No arguments against the bill were advanced by the members of the House Labor Committee or those offering testimony.  Representatives of local government did point out that the bills would increase their costs since they are reimbursing employers under the system (who are not taxed, but who cover their displaced workers after they lose work).

                                                                                           Legislative Analyst:   J. Hunault

                                                                                                   Fiscal Analyst:   Mark Wolf

This analysis was prepared by nonpartisan House staff for use by House members in their deliberations, and does not constitute an official statement of legislative intent.



[1] http://www.ows.doleta.gov/unemploy/budget.asp#tfloans

[2] See Section 203 of the EUCA.  The IUR is, essentially, the ratio of (1) the average number of UI claims in a week and (2) covered employment.

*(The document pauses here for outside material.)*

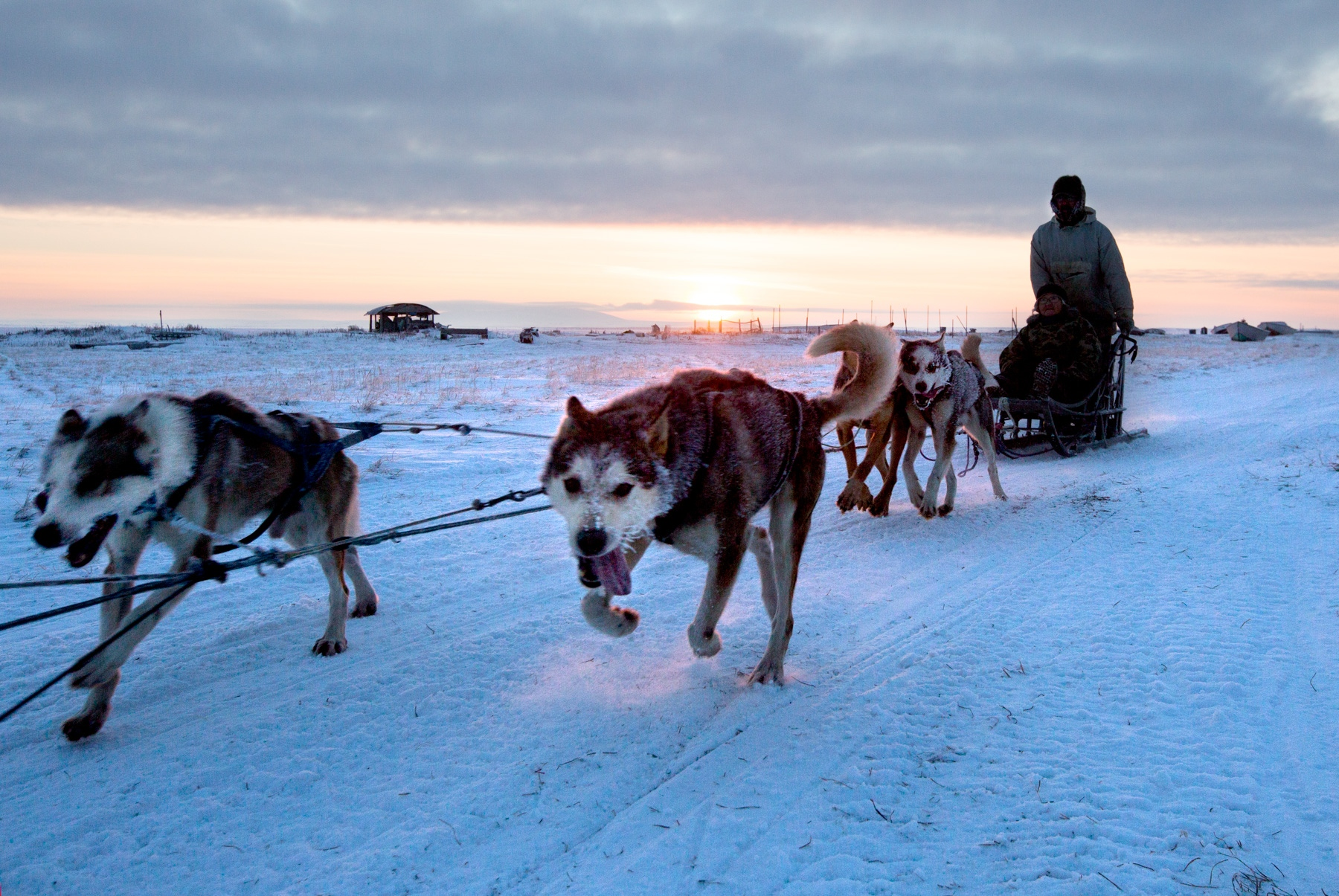 A resident of Shishmaref returns home from a dog run where the dogs are trained both the discipline and endurance necessary for mushing.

[3] The state previously adopted the alternate TUR trigger with the enactment of 2003 PA 174 in order to provide unemployed individuals with Temporary Extended Unemployment Compensation  (TEUC-X) benefits authorized under PL 107-147, PL 108-1, and PL 108-26, after the state triggered "off" for TEUC-X benefits based on the state's IUR. 

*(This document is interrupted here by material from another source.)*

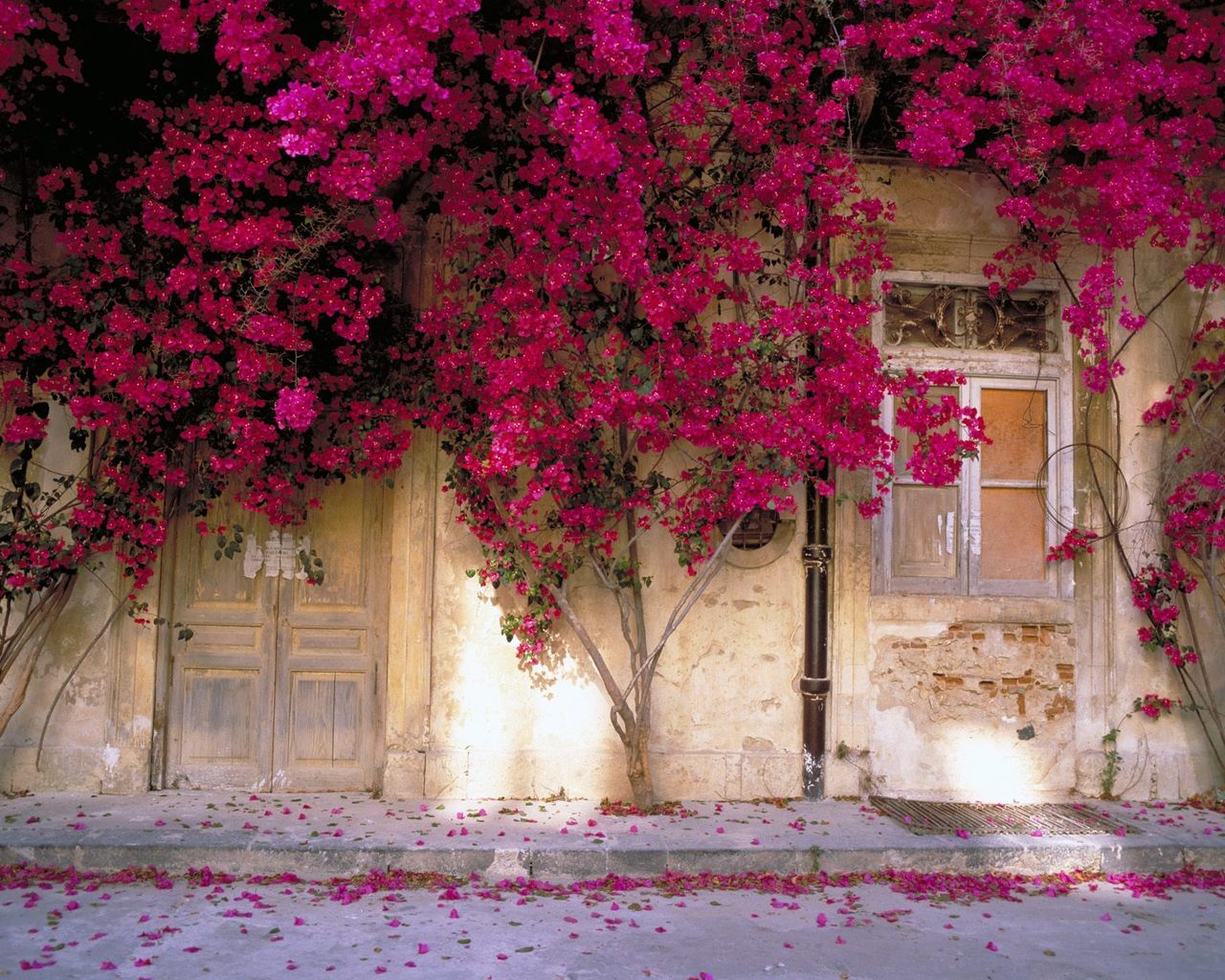 Stunning bougainvillea flowering in the spring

[4] See Section 203 of the EUCA and Section 64 of the MESA, which states "[a]n individual's 'eligibility period' consists of the week in his or her benefit year that begins in an extended benefits period, and if his or her benefit year ends within the extended benefit period, any weeks thereafter that begin in the period." 

[5] The UI provisions are contained in Subtitle A (Unemployment Insurance) of Title II (Assistance for Unemployed Workers and Struggling Families) of Division B (Tax, Unemployment, Health, State Fiscal Relief, and Other Provision) of the Recovery Act.  See, also, the Joint Explanatory Statement of the Committee of Conference, [http://appropriations.house.gov/pdf/Recovery_JS_DivB.pdf]. 

[6] EB benefits provided to displaced workers from states and local governments are not, under the permanent EUCA or the Recovery Act, payable by the federal government.  

[7] This potential change is not addressed in the legislation here.  The temporary EUC08 benefit program provides individuals who exhaust regular benefits with up to 13 weeks of benefits (Tier 1) and additional 20 weeks (Tier 2) in states with high unemployment.  (Michigan is a high unemployment state.)  The program was established with the enactment of the Supplemental Appropriations Act of 2008 (PL 110-252).  As amended by the Recovery Act, EUC08 benefits are available to individuals exhausting benefits before December 31, 2009.  Individuals who exhaust regular benefits before the end of 2009 are eligible for the 13 weeks of Tier 1 EUC08 benefits.  Individuals who exhaust Tier 1 benefits before the end of 2009 are eligible for the 20 weeks of Tier 2 benefits.  Individuals who exhaust regular benefits or Tier 1 benefits after the end of 2009 are not eligible for EUC08 benefits.  EUC08 benefits are paid for entirely by the federal government. 

[8] 213,829 multiplied by 7 weeks (the additional number of weeks provided through adoption of the TUR trigger), multiplied by $301.73 (the average EUC08 weekly benefit amount for July 2008 through December 2008 [$276.73] plus $25 in Federal Additional Compensation).  For claims and wage data on the EUC08 program see, [http://ows.doleta.gov/unemploy/euc.asp]. 

[9] Under Section 46 of the Michigan Employment Security Act (MCL 421.46), a "benefit year" is the period of 52 consecutive calendar weeks beginning the first calendar week in which an individual files a claim.